Written by Sean McPheat |
How many times have you found yourself trying to ‘close’ a prospect and you spend much of your time telling them about all the benefits, only to realise you have been doing most of the talking and the prospect has glazed over, approaching a comatose position?
When trying to gain commitment from a prospect, it is always better to involve them in the decision-making process, so they feel part of it, rather than being preached at.
Involving the prospect has two specific benefits:
It Confirms The Value In Their Eyes
Buyers are more likely to mentally see the value to their business when they are sharing the list of benefits to them, rather than just being told what they are.
There is a more persuasive atmosphere when the prospect is sharing what results they see themselves getting with your solution.

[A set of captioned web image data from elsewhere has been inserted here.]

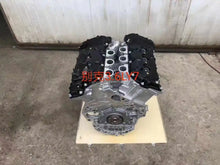 Load image into Gallery viewer, Cadillac Buick LY7 3.6L Engine Assembly for SRX CTS Park Avenue (New) - photo 3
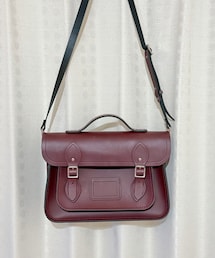 LABOUR AND WAIT | ショルダーバッグ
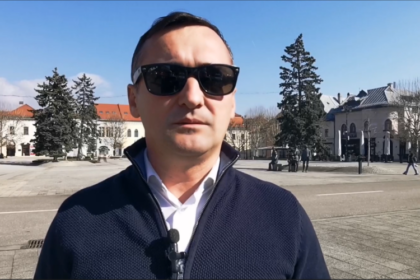 video sindicatul din administratie a sesizat avocatul poporului 69a98b8d9c35b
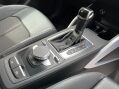 Audi Q2 1.5 TFSI CoD 35 S line S Tronic Euro 6 (s/s) 5dr 37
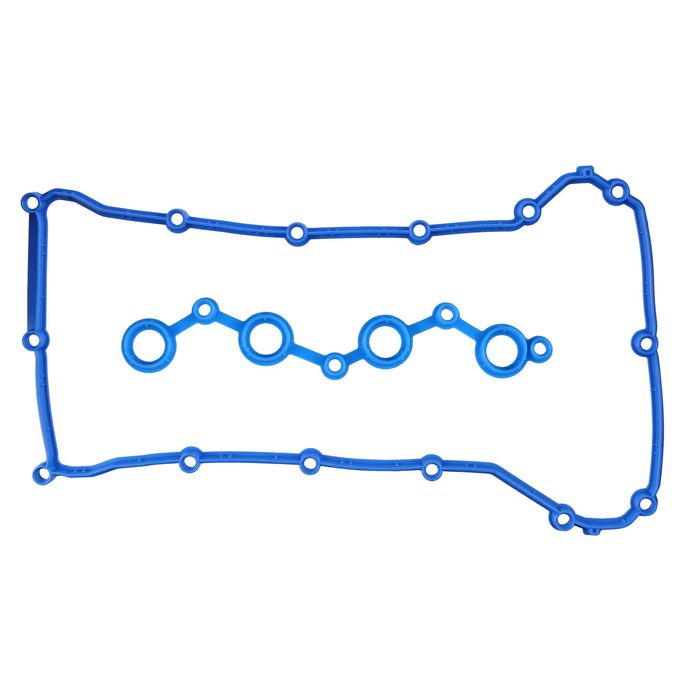 FEL-PRO Valve Cover Gasket VS50698R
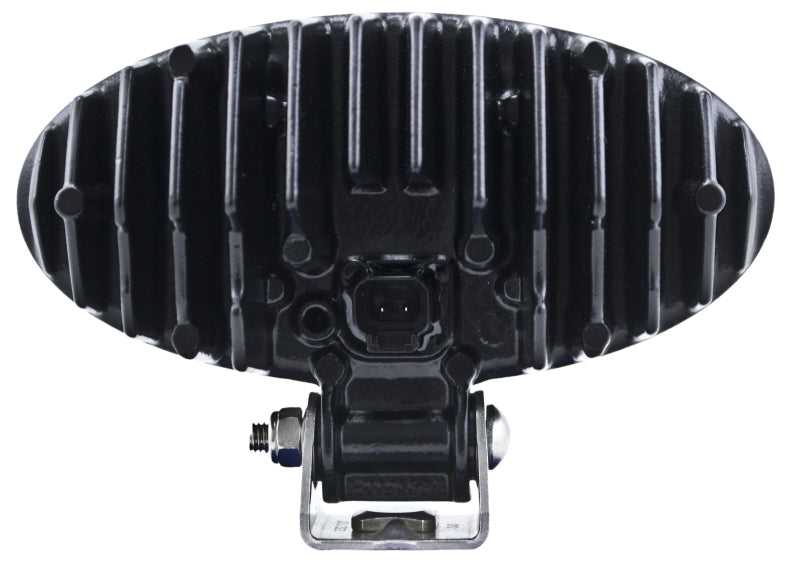 Hella FF300 LED Driving Lamp H15176401 Photo - Close Up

It Suggests And Insinuates Ownership
They start to envisage what it will be like when they own the product or use the service.
By using, in essence, a form of mental imagery in the discussions, the prospect starts to get a feeling of what it would be like suing, owning and benefiting from the product.
Much research has been done to prove the brain can’t tell the difference between reality and imagination.
Visualising a decision triggers new synaptic connections that are associated with the action.
This makes it easier and less risky to make a choice, as the person feels they are actually enjoying the results already.
When you imply ownership during this stage of the process, make it sound as if the decision has already been made, but without it sounding like there’s pressure being applied.
It would sound something like this:
“If you were to invest in this, would you want delivery all at once, or would you stagger it?”
“Would you be using your own finance if you decided to go ahead, or would you want to use ours?”
“Of the three options we’ve discussed, which one would be most appropriate for your business?”
Each of these sentences gets the prospect involved in the decision-making, and makes it more real to them.
Rather than just presenting solutions and you doing most of the talking, the buyer feels they can make decisions themselves and has a say in what direction they want to go with the process.
Harvard Business School’s Thomas Steenburgh said that “the prospect feels they have participated in defining the benefits they would attain. This leads to stronger commitment and a sense of urgency to complete the purchase, and it increases the prospect’s willing ness to ‘sell’ the product internally to other divisions or departments within the decision-making unit.”
So, try to create a few commitment questions that involve your prospects.
Make them build value as well as suggest ownership.
Practice them with your colleagues so they feel natural and also get your colleagues to critique them so they feel natural and specific to your products and services.
Hopefully, you’ll see more buyer-involvement and create more commitment.